The RIN scores of all RNA were in the range of 7.40–8.50 (Table 3). The FastQC analysis of the cleaned reads from all six species revealed high quality, with the majority of reads (more than 95%) exhibiting Phred quality scores above 35. The GC content per sequence ranged from 45% to 47%, and no adapter contamination was detected. Sequencing yields, assembly statistics, and transcriptome completeness for the six datasets are summarized in Table 4. The cleaned reads retained exceeded 90%, ranging from 36.7 to 59.3 million. The number of transcripts ranged from 147,147 to 268,741. Average contig length ranged from 716.6 to 883.3 bp. Excluding Hua sp. 2, transcripts from the other five species had N50 values that exceeded 1,000 bp. For BUSCO analysis, the complete BUSCO ranged from 59.1% to 84.0%, with two species failing to attain 70%, and fragmented BUSCO from 3.1% to 6.6%. A total of 4,666 BUSCOs were identified across six species, and 978 of them were present in all species. Most of the mitochondrial genes (except tRNAs) were successfully assembled in all species (Table 5), and COI (1,515–1,536 bp) and 16S (1,322–1,338 bp) were used for species identification (Table 2).

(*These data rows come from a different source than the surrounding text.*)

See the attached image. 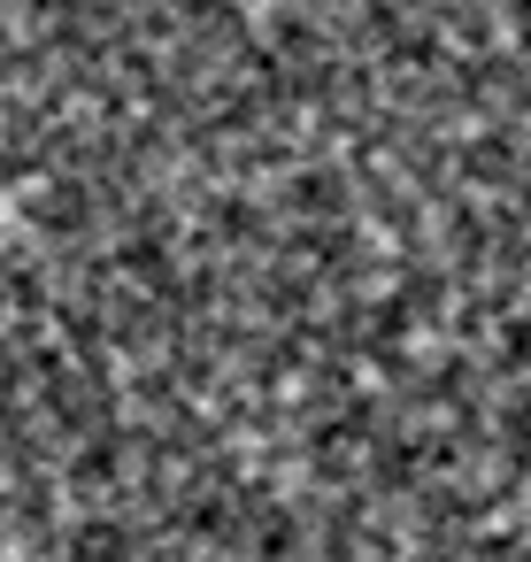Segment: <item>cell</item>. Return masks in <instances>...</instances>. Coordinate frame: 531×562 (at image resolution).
Instances as JSON below:
<instances>
[{
	"instance_id": "6da1fadb",
	"label": "cell",
	"mask_w": 531,
	"mask_h": 562,
	"mask_svg": "<svg viewBox=\"0 0 531 562\" xmlns=\"http://www.w3.org/2000/svg\"><path fill=\"white\" fill-rule=\"evenodd\" d=\"M0 562H531V0H0Z\"/></svg>"
}]
</instances>
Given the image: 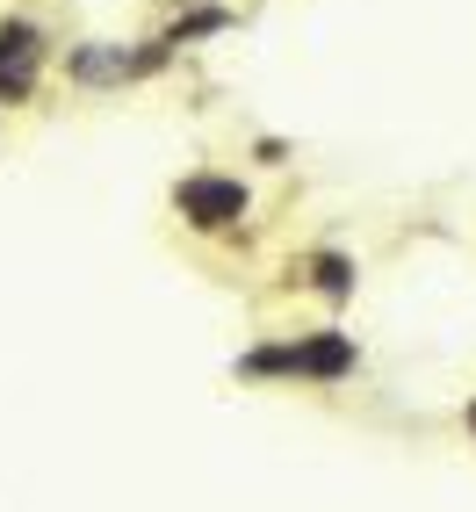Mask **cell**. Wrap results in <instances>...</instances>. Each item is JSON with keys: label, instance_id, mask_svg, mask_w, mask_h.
<instances>
[{"label": "cell", "instance_id": "2", "mask_svg": "<svg viewBox=\"0 0 476 512\" xmlns=\"http://www.w3.org/2000/svg\"><path fill=\"white\" fill-rule=\"evenodd\" d=\"M347 368H354V339L347 332H318V339L296 347V375H311V383H332V375H347Z\"/></svg>", "mask_w": 476, "mask_h": 512}, {"label": "cell", "instance_id": "5", "mask_svg": "<svg viewBox=\"0 0 476 512\" xmlns=\"http://www.w3.org/2000/svg\"><path fill=\"white\" fill-rule=\"evenodd\" d=\"M469 426H476V404H469Z\"/></svg>", "mask_w": 476, "mask_h": 512}, {"label": "cell", "instance_id": "3", "mask_svg": "<svg viewBox=\"0 0 476 512\" xmlns=\"http://www.w3.org/2000/svg\"><path fill=\"white\" fill-rule=\"evenodd\" d=\"M318 289H325V296H354V260L318 253Z\"/></svg>", "mask_w": 476, "mask_h": 512}, {"label": "cell", "instance_id": "4", "mask_svg": "<svg viewBox=\"0 0 476 512\" xmlns=\"http://www.w3.org/2000/svg\"><path fill=\"white\" fill-rule=\"evenodd\" d=\"M210 29H224V8H202V15H188V22H174V29H166V51H174V44H188V37H210Z\"/></svg>", "mask_w": 476, "mask_h": 512}, {"label": "cell", "instance_id": "1", "mask_svg": "<svg viewBox=\"0 0 476 512\" xmlns=\"http://www.w3.org/2000/svg\"><path fill=\"white\" fill-rule=\"evenodd\" d=\"M174 202H181V217H188L195 231H224V224L246 217V188L224 181V174H188Z\"/></svg>", "mask_w": 476, "mask_h": 512}]
</instances>
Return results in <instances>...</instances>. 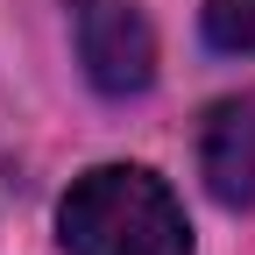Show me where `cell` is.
<instances>
[{"instance_id":"1","label":"cell","mask_w":255,"mask_h":255,"mask_svg":"<svg viewBox=\"0 0 255 255\" xmlns=\"http://www.w3.org/2000/svg\"><path fill=\"white\" fill-rule=\"evenodd\" d=\"M71 255H191L184 206L142 163H100L71 184L57 213Z\"/></svg>"},{"instance_id":"2","label":"cell","mask_w":255,"mask_h":255,"mask_svg":"<svg viewBox=\"0 0 255 255\" xmlns=\"http://www.w3.org/2000/svg\"><path fill=\"white\" fill-rule=\"evenodd\" d=\"M71 28H78V64L85 78L128 100V92H149L156 78V36L135 0H71Z\"/></svg>"},{"instance_id":"3","label":"cell","mask_w":255,"mask_h":255,"mask_svg":"<svg viewBox=\"0 0 255 255\" xmlns=\"http://www.w3.org/2000/svg\"><path fill=\"white\" fill-rule=\"evenodd\" d=\"M199 170L220 206H255V100H220L199 128Z\"/></svg>"},{"instance_id":"4","label":"cell","mask_w":255,"mask_h":255,"mask_svg":"<svg viewBox=\"0 0 255 255\" xmlns=\"http://www.w3.org/2000/svg\"><path fill=\"white\" fill-rule=\"evenodd\" d=\"M206 43L227 57H248L255 50V0H206Z\"/></svg>"}]
</instances>
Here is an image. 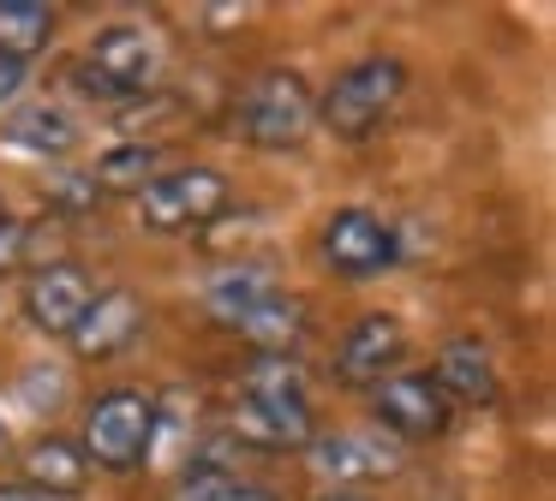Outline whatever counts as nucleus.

Table 3 Summary of RNA concentration (ng/µL), total RNA amount (ng), and RIN scores for all six Hua species (SEM-A1, SEM-B1, SEM-C1, SEM-D1, GZA-001A, GZB-001A).
Table 4 Summary of de novo assembly and annotation statistics for transcriptomes from six Hua species.
Table 5 Length of mitochondrial genes from six Hua species.

Transcriptome annotation

The annotation of the transcripts against the UniProtKB/Swiss-Prot database identified over 18,000 significant hits for each species (Table 4), with the highest of over 29,000 hits. Most of the transcripts (>95%) with BLAST hits were also annotated with GO terms and fewer with KEGG pathways and COG functional categories (Table 4, Fig. 3). The annotation against the Pfam database identified over 8,000 Pfam accessions of each species with the highest of 10,700 in H. wujiangensis (Table 4).

Fig. 3
figure 3

Distribution of Gene Ontology terms (GO). The stacked bar shows the number of transcripts of each GO term for six species.

Usage Notes

Given that Hua species are endemic to Southwest China and threatened by human activities, these transcriptomic resources support conservation efforts by providing genetic markers for phylogenetics, population studies to assess genetic diversity, and identify evolutionarily significant units. The functional annotations will serve as valuable references for future single- and multi-species analyses. The homologous genes across the transcriptomes of these six species will enhance our understanding of evolutionary and functional relationships in Hua. Furthermore, the sequence assemblies can be utilized to design species-specific primers for biomarkers. The dataset complements the limited genomic resources for Semisulcospiridae, creating a more comprehensive molecular framework for family-wide comparative studies and phylogenetic analyses. With its potential for extensive analysis, this dataset is a valuable resource for research in Semisulcospiridae genomic diversity.